Profitability within the banana industry is likely to fall in the next ten years as rising production costs and flat prices continue to put grower margins under pressure. However, the long-term price and profit outlook for bananas and agricultural products in general remains strong according to the latest analysis by the USDA’s Foreign Agricultural Service.
In a presentation given to delegates on the third and final day of the V International Banana Congress in Costa Rica, the organisation’s director of Global Policy Analysis, Mike Dwyer, said the industry stood to benefit from the continued growth in global food demand fuelled by the rise in the middle classes in emerging markets such as China, Southeast Asia, the Middle East, North Africa and Latin America.
Over the next decade, roughly half of the world’s population will be middle class – equivalent to 1bn households. By 2018 there are projected to be more middle class households in developing countries than in developed nations, Dwyer said.

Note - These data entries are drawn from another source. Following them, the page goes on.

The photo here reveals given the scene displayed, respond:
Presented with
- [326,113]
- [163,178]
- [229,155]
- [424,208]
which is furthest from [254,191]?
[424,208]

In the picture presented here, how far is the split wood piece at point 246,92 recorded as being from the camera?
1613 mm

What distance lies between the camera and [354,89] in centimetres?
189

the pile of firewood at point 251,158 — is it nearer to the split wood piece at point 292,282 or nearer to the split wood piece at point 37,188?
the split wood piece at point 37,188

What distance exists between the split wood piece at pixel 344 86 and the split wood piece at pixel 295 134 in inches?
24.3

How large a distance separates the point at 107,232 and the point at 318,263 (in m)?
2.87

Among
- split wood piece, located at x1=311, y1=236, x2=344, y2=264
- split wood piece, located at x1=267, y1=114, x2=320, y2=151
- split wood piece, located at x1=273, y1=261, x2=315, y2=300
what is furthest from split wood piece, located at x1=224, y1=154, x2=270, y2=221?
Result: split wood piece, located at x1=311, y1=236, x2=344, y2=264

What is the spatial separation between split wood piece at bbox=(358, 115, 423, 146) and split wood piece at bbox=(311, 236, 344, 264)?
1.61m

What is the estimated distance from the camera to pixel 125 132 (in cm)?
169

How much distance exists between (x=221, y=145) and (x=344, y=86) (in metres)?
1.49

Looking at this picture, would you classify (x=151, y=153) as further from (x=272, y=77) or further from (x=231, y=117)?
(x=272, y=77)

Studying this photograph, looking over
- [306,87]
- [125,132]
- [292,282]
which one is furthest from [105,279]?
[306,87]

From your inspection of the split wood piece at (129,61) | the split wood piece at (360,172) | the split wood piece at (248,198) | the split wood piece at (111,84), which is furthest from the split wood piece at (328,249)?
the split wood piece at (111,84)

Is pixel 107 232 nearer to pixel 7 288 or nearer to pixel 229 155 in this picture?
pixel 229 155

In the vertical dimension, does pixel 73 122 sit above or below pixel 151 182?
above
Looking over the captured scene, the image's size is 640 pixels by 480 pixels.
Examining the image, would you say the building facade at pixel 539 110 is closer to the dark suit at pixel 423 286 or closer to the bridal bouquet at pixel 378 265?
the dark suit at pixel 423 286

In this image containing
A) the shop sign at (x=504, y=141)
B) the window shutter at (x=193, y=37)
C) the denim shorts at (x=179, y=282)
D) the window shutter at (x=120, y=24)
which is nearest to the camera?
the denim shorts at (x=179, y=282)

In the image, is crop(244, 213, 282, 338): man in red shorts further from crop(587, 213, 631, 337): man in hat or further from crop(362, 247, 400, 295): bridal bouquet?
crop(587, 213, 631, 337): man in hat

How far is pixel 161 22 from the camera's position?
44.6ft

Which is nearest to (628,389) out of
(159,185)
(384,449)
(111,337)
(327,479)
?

Trade liberalisation has provided a further boost to imports, with almost all major agricultural exporters making sharp gains in recent years. However, while US banana imports grew by 392,000 tonnes in the five years to 2012, imports to the EU fell by a similar amount during the same period, meaning there had been no overall increase in the world’s two biggest banana markets. Instead, Dwyer urged producers to focus their efforts on the countries that had seen the biggest import growth, namely China, Russia and other developing nations.
With the anticipated rise in the value of the dollar putting downward pressure on dollar-based commodities and energy and agricultural input prices likely to remain high, growers will see profits squeezed in the coming years, Dwyer predicted.
Nevertheless, he said as long as the global economy continues to show signs of improvement and no unforeseen crises befall the emerging markets, the industry can look forward to the coming decade with cautious optimism.